Monsieur François Giannot. 9 rue St. Nicolas.
But Monsieur Giannot’s house, when they reach it, is on fire. In the windless dusk, sullen heaps of
smoke pump upward through the trees. A car has crashed into a corner of the gatehouse and torn the
gate off its hinges. The house—or what remains of it—is grand:
twenty French windows in the
facade, big freshly painted shutters, manicured hedges out front.
Un château.
“I smell smoke, Papa.”
He leads Marie-Laure up the gravel. His rucksack—or perhaps it is the stone deep inside—
seems to grow heavier with each step. No puddles gleam in the gravel, no fire brigade swarms out
front. Twin urns are toppled on the front steps. A burst chandelier sprawls across the entry stairs.
“What is burning, Papa?”
A boy comes toward them out of the smoky twilight, no older than Marie-Laure, streaked with
ash, pushing a wheeled dining cart through the gravel. Silver tongs and spoons hanging from the
cart
chime and clank, and the wheels clatter and wallow. A little polished cherub grins at each
corner.
The locksmith says, “Is this the house of François Giannot?”

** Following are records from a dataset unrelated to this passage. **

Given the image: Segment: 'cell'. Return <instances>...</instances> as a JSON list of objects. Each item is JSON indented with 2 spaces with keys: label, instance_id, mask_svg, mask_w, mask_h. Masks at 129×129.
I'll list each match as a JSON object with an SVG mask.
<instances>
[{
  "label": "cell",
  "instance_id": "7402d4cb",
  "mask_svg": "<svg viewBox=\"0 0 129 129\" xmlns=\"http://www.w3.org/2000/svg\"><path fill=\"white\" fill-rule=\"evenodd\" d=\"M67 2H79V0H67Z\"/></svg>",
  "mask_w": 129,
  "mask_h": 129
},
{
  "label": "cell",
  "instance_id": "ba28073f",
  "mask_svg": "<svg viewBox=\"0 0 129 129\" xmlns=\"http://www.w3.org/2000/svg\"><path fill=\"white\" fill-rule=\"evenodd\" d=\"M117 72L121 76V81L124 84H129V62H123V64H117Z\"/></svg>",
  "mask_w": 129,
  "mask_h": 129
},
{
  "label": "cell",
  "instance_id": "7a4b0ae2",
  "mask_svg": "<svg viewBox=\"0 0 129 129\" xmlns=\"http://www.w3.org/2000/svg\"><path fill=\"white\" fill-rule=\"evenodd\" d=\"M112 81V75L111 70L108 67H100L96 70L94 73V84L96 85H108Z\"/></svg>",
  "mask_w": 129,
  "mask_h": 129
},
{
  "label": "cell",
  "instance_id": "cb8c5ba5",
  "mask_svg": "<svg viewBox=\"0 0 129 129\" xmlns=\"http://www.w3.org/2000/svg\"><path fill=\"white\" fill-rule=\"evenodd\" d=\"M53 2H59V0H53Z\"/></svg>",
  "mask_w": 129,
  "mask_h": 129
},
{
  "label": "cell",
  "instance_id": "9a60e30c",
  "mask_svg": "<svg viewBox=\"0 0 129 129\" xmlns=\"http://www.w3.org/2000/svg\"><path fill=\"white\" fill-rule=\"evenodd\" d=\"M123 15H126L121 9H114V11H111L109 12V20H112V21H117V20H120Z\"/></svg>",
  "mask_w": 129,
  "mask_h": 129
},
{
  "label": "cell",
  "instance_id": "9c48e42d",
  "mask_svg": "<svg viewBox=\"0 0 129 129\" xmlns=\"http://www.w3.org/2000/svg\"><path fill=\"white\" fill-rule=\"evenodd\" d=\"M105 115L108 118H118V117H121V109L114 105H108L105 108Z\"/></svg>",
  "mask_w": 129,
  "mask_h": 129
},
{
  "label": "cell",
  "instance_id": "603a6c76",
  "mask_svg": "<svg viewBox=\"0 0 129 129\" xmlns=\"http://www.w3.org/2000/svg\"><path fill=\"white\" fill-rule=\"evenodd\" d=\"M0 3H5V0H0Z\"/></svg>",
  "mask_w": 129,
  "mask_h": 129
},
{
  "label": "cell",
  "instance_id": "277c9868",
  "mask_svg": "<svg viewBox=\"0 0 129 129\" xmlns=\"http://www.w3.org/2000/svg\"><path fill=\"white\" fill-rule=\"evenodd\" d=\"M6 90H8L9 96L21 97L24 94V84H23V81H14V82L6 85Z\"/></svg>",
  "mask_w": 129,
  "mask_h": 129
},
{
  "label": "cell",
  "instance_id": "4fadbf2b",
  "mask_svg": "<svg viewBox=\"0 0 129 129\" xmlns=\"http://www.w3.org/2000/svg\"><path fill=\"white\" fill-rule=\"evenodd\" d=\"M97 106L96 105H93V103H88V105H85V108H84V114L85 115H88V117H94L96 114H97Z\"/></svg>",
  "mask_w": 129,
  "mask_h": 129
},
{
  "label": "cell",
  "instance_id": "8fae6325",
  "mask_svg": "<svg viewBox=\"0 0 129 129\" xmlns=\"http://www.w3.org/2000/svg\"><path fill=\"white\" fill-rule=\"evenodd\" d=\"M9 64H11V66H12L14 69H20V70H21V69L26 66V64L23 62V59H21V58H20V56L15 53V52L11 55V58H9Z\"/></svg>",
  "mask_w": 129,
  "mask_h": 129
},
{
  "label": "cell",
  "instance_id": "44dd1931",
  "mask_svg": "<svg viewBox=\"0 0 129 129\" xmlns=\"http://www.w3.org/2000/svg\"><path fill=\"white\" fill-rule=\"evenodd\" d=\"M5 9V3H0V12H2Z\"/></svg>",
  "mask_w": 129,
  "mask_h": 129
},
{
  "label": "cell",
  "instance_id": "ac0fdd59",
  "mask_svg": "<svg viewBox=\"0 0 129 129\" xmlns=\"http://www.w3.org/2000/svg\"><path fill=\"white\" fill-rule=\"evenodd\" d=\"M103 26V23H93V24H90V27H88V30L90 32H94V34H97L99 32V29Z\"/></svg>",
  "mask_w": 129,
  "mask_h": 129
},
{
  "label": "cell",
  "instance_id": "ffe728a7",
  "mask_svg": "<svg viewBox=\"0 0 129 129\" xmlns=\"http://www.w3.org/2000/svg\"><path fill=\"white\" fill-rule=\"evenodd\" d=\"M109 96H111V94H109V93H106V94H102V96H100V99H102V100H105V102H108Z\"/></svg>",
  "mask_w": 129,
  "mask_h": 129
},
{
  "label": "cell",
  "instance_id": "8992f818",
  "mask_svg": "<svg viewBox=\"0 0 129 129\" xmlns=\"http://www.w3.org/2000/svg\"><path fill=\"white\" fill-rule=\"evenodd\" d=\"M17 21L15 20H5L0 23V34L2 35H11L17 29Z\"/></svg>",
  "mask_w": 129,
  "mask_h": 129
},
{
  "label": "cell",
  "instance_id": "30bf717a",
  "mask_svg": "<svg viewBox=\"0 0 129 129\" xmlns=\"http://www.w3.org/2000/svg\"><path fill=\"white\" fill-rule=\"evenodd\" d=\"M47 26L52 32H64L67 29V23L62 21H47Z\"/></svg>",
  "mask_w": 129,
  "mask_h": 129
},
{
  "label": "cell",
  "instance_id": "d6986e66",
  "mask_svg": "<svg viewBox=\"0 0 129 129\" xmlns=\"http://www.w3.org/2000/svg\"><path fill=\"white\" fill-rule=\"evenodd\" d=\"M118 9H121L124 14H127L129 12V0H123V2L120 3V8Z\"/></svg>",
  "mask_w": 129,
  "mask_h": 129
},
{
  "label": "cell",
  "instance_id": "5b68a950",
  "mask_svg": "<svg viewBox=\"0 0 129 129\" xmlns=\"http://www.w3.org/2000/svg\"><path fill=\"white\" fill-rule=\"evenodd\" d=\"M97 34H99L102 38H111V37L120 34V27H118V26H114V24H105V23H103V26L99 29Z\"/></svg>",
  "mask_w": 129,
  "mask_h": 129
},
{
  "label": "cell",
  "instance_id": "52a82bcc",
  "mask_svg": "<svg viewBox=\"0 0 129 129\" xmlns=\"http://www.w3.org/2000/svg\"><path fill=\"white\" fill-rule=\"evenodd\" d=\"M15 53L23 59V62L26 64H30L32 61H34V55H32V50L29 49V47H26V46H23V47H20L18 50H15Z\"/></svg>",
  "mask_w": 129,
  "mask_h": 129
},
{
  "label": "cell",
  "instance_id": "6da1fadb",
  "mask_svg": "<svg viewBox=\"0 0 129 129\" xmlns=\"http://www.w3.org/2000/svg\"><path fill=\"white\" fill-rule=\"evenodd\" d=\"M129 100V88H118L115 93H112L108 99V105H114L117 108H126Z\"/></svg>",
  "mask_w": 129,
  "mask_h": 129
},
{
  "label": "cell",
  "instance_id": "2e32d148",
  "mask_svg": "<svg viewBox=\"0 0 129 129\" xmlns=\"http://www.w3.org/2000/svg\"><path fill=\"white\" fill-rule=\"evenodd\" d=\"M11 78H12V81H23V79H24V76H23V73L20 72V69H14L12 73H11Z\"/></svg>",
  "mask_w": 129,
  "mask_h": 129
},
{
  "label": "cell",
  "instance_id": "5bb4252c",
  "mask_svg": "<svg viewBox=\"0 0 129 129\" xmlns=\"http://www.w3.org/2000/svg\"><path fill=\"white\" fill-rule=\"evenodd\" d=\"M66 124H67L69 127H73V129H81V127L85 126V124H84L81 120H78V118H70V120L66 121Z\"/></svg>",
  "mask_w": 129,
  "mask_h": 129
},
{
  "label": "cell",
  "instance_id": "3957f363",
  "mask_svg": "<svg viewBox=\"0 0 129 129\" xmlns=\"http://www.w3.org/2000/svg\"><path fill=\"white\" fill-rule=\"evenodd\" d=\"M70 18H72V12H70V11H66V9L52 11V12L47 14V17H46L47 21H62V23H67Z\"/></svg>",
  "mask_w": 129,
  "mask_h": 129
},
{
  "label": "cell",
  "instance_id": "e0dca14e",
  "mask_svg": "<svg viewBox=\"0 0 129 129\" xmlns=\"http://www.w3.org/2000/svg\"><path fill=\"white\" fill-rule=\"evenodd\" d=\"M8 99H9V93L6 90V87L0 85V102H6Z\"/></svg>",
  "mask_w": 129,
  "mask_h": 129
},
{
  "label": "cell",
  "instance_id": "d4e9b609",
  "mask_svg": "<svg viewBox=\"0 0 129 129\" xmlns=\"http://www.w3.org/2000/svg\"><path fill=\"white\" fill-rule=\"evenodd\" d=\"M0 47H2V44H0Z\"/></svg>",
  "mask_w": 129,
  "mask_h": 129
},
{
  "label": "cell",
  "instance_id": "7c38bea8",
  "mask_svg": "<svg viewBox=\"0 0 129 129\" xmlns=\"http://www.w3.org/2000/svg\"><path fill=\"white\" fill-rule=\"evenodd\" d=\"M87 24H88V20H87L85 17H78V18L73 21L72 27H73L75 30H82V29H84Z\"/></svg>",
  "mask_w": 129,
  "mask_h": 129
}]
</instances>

The boy acknowledges neither question nor questioner as he passes.
“Do you know what happened to—?”
The clanging of the cart recedes.
Marie-Laure yanks the hem of his coat. “Papa, please.”
In her
coat against the black trees, her face looks paler and more frightened than he has ever
seen it. Has he ever asked so much of her?
“A house has burned, Marie. People are stealing things.”
“What house?”
“The house we have come so far to reach.”
Over
her head, he can see the smoldering remains of door frames glow and fade with the
passage of the breeze. A hole in the roof frames the darkening sky.

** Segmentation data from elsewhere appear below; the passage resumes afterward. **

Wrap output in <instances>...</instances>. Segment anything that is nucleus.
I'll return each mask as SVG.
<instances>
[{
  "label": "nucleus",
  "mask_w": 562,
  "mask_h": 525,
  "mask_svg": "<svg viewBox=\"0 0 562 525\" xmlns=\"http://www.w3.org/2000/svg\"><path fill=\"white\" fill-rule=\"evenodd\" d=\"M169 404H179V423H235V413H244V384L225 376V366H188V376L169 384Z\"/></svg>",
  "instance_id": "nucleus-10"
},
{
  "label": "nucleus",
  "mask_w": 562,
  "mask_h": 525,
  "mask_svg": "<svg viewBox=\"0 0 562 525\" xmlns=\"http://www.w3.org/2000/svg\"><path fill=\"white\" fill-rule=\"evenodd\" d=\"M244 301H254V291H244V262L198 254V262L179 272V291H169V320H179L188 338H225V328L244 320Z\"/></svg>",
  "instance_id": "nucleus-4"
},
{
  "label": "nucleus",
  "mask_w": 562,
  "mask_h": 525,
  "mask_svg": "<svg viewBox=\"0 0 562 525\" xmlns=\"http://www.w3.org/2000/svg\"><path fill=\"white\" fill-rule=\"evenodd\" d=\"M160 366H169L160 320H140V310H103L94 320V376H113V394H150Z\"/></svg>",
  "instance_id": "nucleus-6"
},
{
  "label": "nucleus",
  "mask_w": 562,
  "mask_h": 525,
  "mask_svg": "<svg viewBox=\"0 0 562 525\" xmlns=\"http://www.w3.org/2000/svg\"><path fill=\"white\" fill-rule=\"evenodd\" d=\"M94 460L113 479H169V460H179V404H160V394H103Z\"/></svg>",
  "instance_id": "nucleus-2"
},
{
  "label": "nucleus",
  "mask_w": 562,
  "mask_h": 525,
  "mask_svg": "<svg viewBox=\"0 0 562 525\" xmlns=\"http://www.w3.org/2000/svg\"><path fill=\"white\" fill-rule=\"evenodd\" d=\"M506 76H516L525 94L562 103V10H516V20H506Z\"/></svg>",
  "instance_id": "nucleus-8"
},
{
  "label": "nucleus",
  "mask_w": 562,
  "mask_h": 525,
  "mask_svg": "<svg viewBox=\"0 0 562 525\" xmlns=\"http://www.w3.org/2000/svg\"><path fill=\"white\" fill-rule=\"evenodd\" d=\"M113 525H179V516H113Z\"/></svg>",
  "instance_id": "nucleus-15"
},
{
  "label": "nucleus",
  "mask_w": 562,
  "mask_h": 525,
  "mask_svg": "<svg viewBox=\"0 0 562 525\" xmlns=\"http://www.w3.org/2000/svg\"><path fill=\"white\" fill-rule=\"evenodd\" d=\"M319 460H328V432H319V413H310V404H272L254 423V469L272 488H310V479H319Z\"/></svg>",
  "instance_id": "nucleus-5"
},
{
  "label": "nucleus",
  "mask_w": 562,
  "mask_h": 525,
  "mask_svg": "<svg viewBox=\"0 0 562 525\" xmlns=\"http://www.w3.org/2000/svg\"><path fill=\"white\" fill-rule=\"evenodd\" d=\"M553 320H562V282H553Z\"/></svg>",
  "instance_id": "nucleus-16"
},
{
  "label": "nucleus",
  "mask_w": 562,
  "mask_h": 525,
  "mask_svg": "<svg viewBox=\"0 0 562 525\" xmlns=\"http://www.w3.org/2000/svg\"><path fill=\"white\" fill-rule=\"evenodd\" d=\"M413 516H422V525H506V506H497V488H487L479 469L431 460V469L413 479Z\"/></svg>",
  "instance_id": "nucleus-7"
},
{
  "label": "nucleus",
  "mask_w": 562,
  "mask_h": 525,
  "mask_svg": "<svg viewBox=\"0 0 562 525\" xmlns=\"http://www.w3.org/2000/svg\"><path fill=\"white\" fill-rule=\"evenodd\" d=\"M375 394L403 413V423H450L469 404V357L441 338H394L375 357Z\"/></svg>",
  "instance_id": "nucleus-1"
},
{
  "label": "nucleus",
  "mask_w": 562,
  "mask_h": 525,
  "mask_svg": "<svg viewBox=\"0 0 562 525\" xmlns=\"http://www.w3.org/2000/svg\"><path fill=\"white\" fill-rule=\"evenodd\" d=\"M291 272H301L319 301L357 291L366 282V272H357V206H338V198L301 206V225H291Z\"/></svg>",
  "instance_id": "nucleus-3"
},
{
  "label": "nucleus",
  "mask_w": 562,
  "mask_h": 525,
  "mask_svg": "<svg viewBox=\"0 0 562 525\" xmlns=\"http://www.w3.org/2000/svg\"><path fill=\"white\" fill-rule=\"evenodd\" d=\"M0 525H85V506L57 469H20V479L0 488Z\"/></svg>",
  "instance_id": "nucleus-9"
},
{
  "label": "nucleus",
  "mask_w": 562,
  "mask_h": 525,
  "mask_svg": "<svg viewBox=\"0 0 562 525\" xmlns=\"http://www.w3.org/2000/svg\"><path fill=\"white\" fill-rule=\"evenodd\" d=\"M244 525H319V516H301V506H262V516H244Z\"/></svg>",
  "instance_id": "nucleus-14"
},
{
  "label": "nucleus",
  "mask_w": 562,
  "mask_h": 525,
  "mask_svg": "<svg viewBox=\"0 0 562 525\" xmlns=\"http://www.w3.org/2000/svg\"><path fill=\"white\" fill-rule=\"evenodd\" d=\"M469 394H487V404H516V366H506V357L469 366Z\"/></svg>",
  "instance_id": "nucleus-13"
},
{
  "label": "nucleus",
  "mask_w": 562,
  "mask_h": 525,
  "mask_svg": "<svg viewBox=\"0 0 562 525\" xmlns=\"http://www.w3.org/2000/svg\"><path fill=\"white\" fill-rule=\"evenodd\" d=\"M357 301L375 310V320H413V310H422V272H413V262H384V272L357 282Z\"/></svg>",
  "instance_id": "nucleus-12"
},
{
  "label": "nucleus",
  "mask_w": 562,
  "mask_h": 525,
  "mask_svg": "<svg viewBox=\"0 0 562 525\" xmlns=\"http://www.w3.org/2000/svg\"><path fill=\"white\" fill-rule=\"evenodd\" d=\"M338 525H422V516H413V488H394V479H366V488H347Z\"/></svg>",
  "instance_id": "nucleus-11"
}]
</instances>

Two more boys emerge from the soot carrying a portrait in a gilded frame, twice as tall as they
are, the visage of some long-dead great-grandfather glowering at the night. The locksmith holds up
his palms to delay them. “Was it airplanes?”

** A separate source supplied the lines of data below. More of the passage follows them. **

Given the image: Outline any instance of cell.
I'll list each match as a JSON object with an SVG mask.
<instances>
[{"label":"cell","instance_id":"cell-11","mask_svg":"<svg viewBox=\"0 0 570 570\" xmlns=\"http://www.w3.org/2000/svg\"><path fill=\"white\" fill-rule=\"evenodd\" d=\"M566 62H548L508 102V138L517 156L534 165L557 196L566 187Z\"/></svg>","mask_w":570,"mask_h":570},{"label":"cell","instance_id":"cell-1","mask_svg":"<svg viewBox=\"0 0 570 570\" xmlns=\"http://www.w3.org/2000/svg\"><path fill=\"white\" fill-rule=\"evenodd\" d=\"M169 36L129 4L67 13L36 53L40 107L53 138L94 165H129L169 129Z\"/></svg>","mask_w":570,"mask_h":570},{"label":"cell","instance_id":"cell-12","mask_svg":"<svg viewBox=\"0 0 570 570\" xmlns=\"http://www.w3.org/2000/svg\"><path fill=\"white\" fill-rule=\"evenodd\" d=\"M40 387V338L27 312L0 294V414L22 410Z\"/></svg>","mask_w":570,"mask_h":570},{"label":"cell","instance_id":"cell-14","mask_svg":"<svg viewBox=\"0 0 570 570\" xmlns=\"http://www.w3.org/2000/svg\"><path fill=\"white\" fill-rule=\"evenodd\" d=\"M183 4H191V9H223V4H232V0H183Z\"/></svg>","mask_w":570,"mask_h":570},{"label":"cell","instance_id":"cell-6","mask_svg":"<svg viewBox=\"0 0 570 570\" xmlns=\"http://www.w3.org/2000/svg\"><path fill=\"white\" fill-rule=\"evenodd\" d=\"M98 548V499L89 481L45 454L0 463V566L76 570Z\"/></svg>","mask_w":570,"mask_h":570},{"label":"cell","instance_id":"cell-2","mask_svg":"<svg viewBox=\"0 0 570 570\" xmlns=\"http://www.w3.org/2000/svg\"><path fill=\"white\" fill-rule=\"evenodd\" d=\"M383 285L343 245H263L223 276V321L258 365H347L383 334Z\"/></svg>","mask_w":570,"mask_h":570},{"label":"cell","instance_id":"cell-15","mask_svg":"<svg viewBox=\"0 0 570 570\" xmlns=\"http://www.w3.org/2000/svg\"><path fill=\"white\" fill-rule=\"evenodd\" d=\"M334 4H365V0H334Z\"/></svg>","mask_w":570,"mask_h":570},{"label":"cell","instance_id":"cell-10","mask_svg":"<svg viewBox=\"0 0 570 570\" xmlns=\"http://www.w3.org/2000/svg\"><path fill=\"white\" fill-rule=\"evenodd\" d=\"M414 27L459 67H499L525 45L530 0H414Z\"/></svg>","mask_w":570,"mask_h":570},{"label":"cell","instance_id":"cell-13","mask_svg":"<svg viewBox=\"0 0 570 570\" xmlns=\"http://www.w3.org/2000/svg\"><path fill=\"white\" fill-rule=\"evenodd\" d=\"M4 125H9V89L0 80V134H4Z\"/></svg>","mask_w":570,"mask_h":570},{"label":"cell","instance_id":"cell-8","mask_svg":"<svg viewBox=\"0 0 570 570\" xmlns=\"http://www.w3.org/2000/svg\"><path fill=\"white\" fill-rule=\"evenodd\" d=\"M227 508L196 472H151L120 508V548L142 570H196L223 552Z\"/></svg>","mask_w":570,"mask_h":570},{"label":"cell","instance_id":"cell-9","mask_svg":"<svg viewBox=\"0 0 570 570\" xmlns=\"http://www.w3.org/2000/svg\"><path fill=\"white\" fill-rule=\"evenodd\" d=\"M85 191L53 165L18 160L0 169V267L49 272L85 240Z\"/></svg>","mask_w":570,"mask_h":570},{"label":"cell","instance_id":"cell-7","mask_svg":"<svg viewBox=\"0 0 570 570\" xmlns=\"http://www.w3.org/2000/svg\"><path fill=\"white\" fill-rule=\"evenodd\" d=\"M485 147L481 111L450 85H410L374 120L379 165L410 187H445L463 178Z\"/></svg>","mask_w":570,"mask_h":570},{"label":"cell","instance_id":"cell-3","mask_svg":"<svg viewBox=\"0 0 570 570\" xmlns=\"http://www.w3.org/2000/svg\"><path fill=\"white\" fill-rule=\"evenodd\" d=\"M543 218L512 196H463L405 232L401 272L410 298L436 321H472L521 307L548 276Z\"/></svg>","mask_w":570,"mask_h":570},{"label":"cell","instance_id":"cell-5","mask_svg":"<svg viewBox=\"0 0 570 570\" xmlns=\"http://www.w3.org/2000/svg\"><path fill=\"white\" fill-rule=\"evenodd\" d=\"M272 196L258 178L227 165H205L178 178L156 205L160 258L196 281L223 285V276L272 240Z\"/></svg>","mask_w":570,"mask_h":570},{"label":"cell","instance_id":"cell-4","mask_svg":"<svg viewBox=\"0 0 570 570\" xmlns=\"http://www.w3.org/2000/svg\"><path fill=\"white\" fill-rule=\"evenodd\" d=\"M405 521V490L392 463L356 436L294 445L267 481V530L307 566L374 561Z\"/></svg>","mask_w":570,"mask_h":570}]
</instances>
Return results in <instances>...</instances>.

One says, “There’s plenty more inside.” The canvas of the painting ripples.
“Do you know the whereabouts of Monsieur Giannot?”
The other says, “Ran off yesterday. With the rest. London.”
“Don’t tell him anything,” says the first.
The boys jog down the driveway with their prize and are swallowed by the gloom.
“London?” whispers Marie-Laure. “The friend of the director is in London?”
Sheets of blackened paper scuttle past their feet. Shadows whisper in the trees. A ruptured
melon lolls in the drive like an amputated head. The locksmith is seeing too much. All day, mile
after mile, he let himself imagine they would be greeted with food. Little potatoes with hot cores
into which he and Marie-Laure would plunge forkfuls of butter. Shallots and mushrooms and hard-
boiled eggs and béchamel. Coffee and cigarettes. He would hand Monsieur Giannot the stone, and
Giannot would pull brass lorgnettes out of his breast pocket and fit their lenses over his calm eyes
and tell him: real or fake. Then Giannot would bury it in the garden or conceal it behind a hidden
panel
somewhere in his walls, and that would be that. Duty fulfilled.